Anyway, for 7/16 ammo I came up with this sweet spot and I would like to share it. Here is how to cut them without any waste:










I have worked out an easy way, using a nomograph, to get a 3:2 taper with any width of bands. If the bandset I'm using is too weak or strong, I just start with more or less width. I hope you will be able to follow this pdf I'm attaching.

Edit: The bandset above is meant for a doubled set.


----------



## newconvert (Dec 12, 2011)

or another really easy way is to het your width at its widest point, and multiply by .66


----------



## treefork (Feb 1, 2010)

How does that blue golds gym compare to TBG?


----------



## Dayhiker (Mar 13, 2010)

@ new convert: True, but this is a way of being completely 100% accurate without having to convert you decimal-fraction answer into something readable on a ruler. You just use the distance directly. There really doesn't have to be a ruler or any number use at all once the graph is made. (A plus for us idiots.)

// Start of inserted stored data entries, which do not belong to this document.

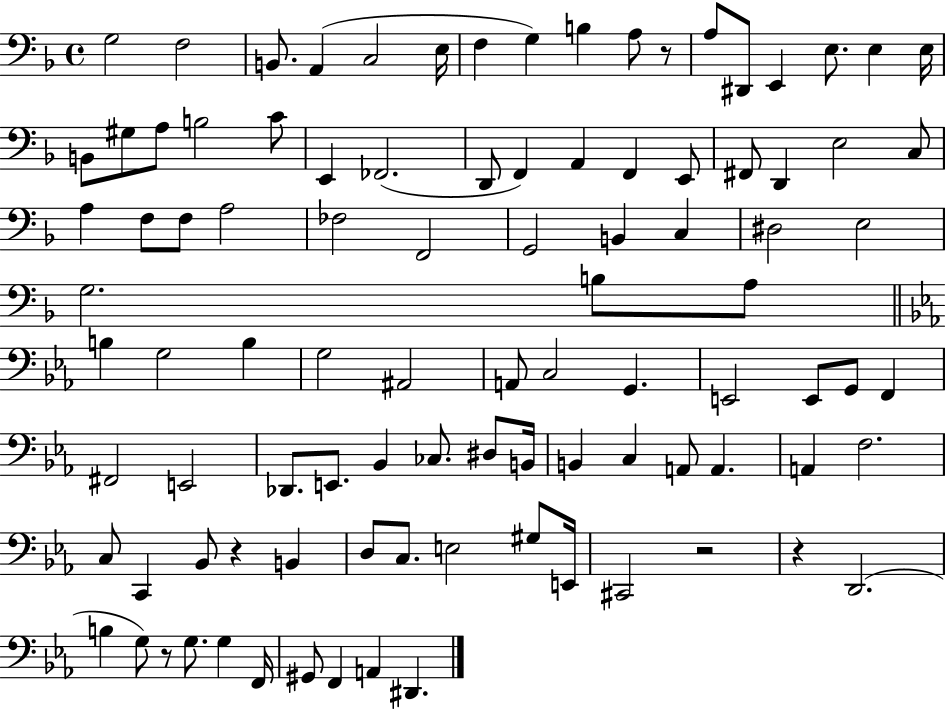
G3/h F3/h B2/e. A2/q C3/h E3/s F3/q G3/q B3/q A3/e R/e A3/e D#2/e E2/q E3/e. E3/q E3/s B2/e G#3/e A3/e B3/h C4/e E2/q FES2/h. D2/e F2/q A2/q F2/q E2/e F#2/e D2/q E3/h C3/e A3/q F3/e F3/e A3/h FES3/h F2/h G2/h B2/q C3/q D#3/h E3/h G3/h. B3/e A3/e B3/q G3/h B3/q G3/h A#2/h A2/e C3/h G2/q. E2/h E2/e G2/e F2/q F#2/h E2/h Db2/e. E2/e. Bb2/q CES3/e. D#3/e B2/s B2/q C3/q A2/e A2/q. A2/q F3/h. C3/e C2/q Bb2/e R/q B2/q D3/e C3/e. E3/h G#3/e E2/s C#2/h R/h R/q D2/h. B3/q G3/e R/e G3/e. G3/q F2/s G#2/e F2/q A2/q D#2/q.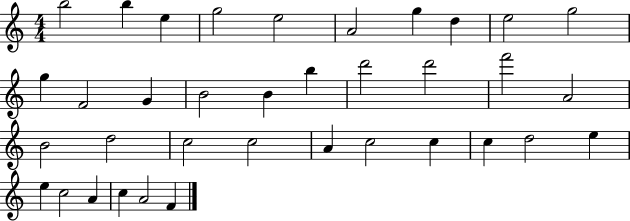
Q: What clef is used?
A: treble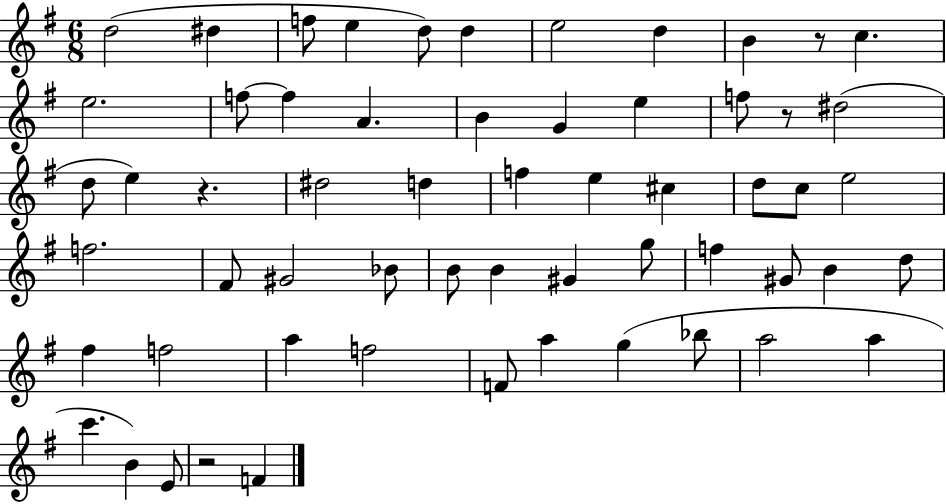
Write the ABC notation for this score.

X:1
T:Untitled
M:6/8
L:1/4
K:G
d2 ^d f/2 e d/2 d e2 d B z/2 c e2 f/2 f A B G e f/2 z/2 ^d2 d/2 e z ^d2 d f e ^c d/2 c/2 e2 f2 ^F/2 ^G2 _B/2 B/2 B ^G g/2 f ^G/2 B d/2 ^f f2 a f2 F/2 a g _b/2 a2 a c' B E/2 z2 F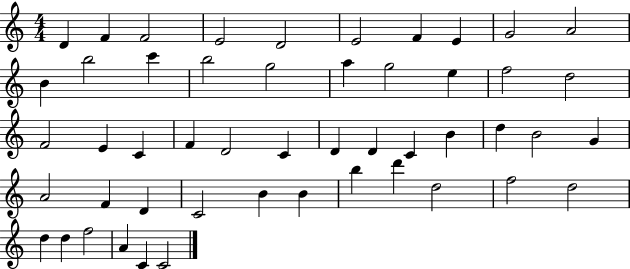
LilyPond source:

{
  \clef treble
  \numericTimeSignature
  \time 4/4
  \key c \major
  d'4 f'4 f'2 | e'2 d'2 | e'2 f'4 e'4 | g'2 a'2 | \break b'4 b''2 c'''4 | b''2 g''2 | a''4 g''2 e''4 | f''2 d''2 | \break f'2 e'4 c'4 | f'4 d'2 c'4 | d'4 d'4 c'4 b'4 | d''4 b'2 g'4 | \break a'2 f'4 d'4 | c'2 b'4 b'4 | b''4 d'''4 d''2 | f''2 d''2 | \break d''4 d''4 f''2 | a'4 c'4 c'2 | \bar "|."
}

@ treefork: It seems to be about half as thick as TBG


----------



## M.J (Nov 1, 2010)

Here's a post with the thicknesses for Gold's Gym and Embark (sold at Target) bands: Link
Gold's Gym Blue is between TB Black and Silver.
Thanks for the tip, DH!


----------



## newconvert (Dec 12, 2011)

M_J said:


> Here's a post with the thicknesses for Gold's Gym and Embark (sold at Target) bands: Link
> Gold's Gym Blue is between TB Black and Silver.
> Thanks for the tip, DH!


so is the GJB any good? might be nice for butterfly bands.


----------



## M.J (Nov 1, 2010)

It doesn't have the same endless stretch as thera does. I have a set of butterfly bands cut to Torsten specs that bottom out at 48" where I know the TB Black sets he uses will go 60".
They're ok for regular bands, though.


----------



## newconvert (Dec 12, 2011)

M_J said:


> It doesn't have the same endless stretch as thera does. I have a set of butterfly bands cut to Torsten specs that bottom out at 48" where I know the TB Black sets he uses will go 60".
> They're ok for regular bands, though.


good to know, thanks


----------